*INSTRUCTIONS FOR THE TASK*:
Rewrite the part of the dissertation page between "Martin Schaden" and "the solar corona.", inclusive, with "photosphere" changed to "chromosphere".

*QUOTED TEXT*:
· · · · ·

Document Type

Dissertation

Date of Award

Spring 5-31-2016

Degree Name

Doctor of Philosophy in Applied Physics - (Ph.D.)

Department

Physics

First Advisor

Haimin Wang

Second Advisor

Na Deng

Third Advisor

Camelia Prodan

Fourth Advisor

Cristiano L. Dias

Fifth Advisor

Martin Schaden

Sixth Advisor

Rui Liu

Abstract

Almost all solar activities observed are related to the solar magnetic field, especially the topological restructuring of magnetic fields, the so-called magnetic reconnection in solar physics. They are occurring at different scales related to various phenomena, during minimum or maximum of the solar cycle, from the photosphere to the solar corona.

· · · · ·

*EXTRACTED DATA*:
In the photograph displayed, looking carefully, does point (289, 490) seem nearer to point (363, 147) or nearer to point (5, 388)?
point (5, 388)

· · · · ·

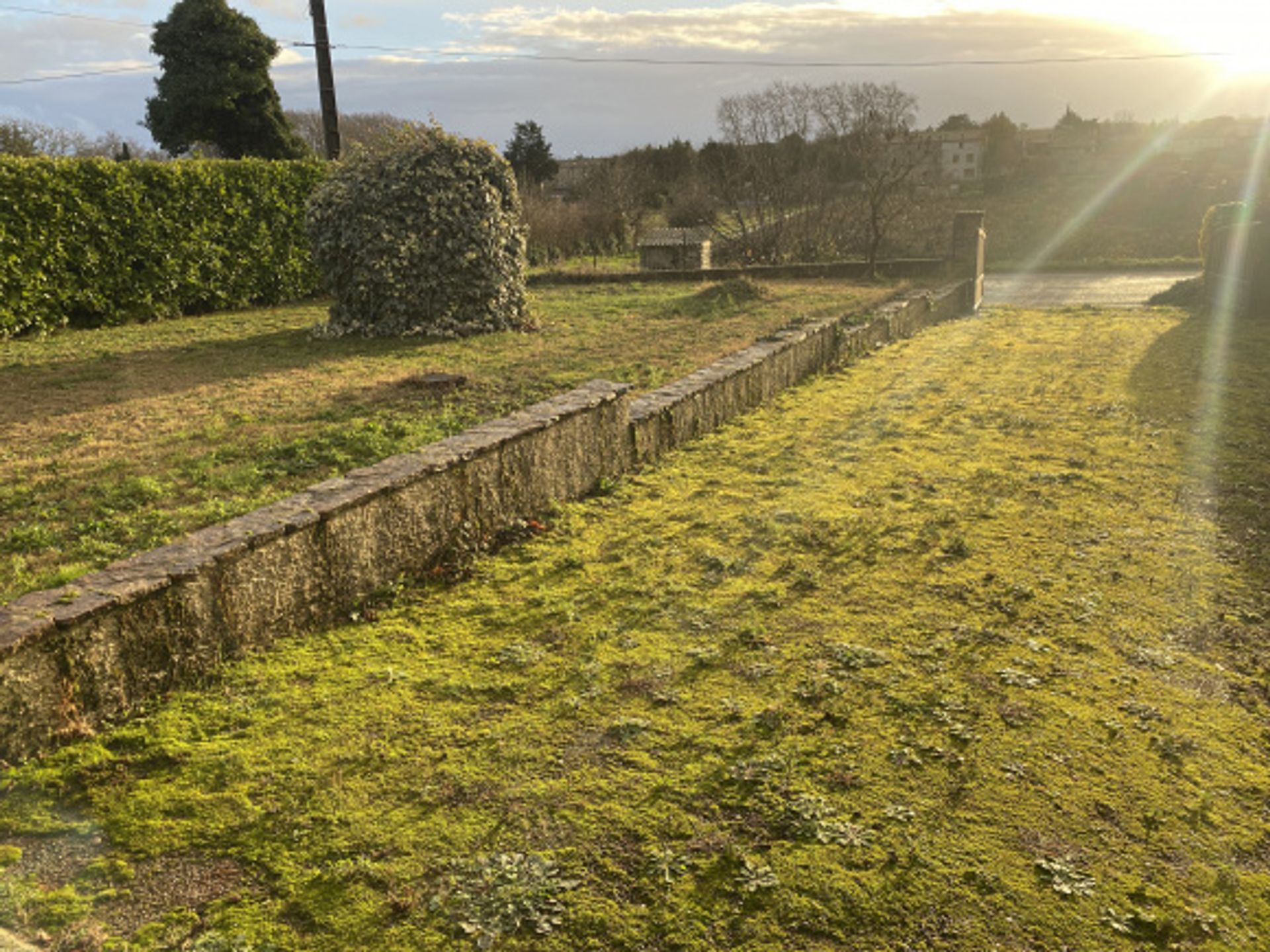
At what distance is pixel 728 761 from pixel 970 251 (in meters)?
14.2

· · · · ·

*RESULT*:
Martin Schaden

Sixth Advisor

Rui Liu

Abstract

Almost all solar activities observed are related to the solar magnetic field, especially the topological restructuring of magnetic fields, the so-called magnetic reconnection in solar physics. They are occurring at different scales related to various phenomena, during minimum or maximum of the solar cycle, from the chromosphere to the solar corona.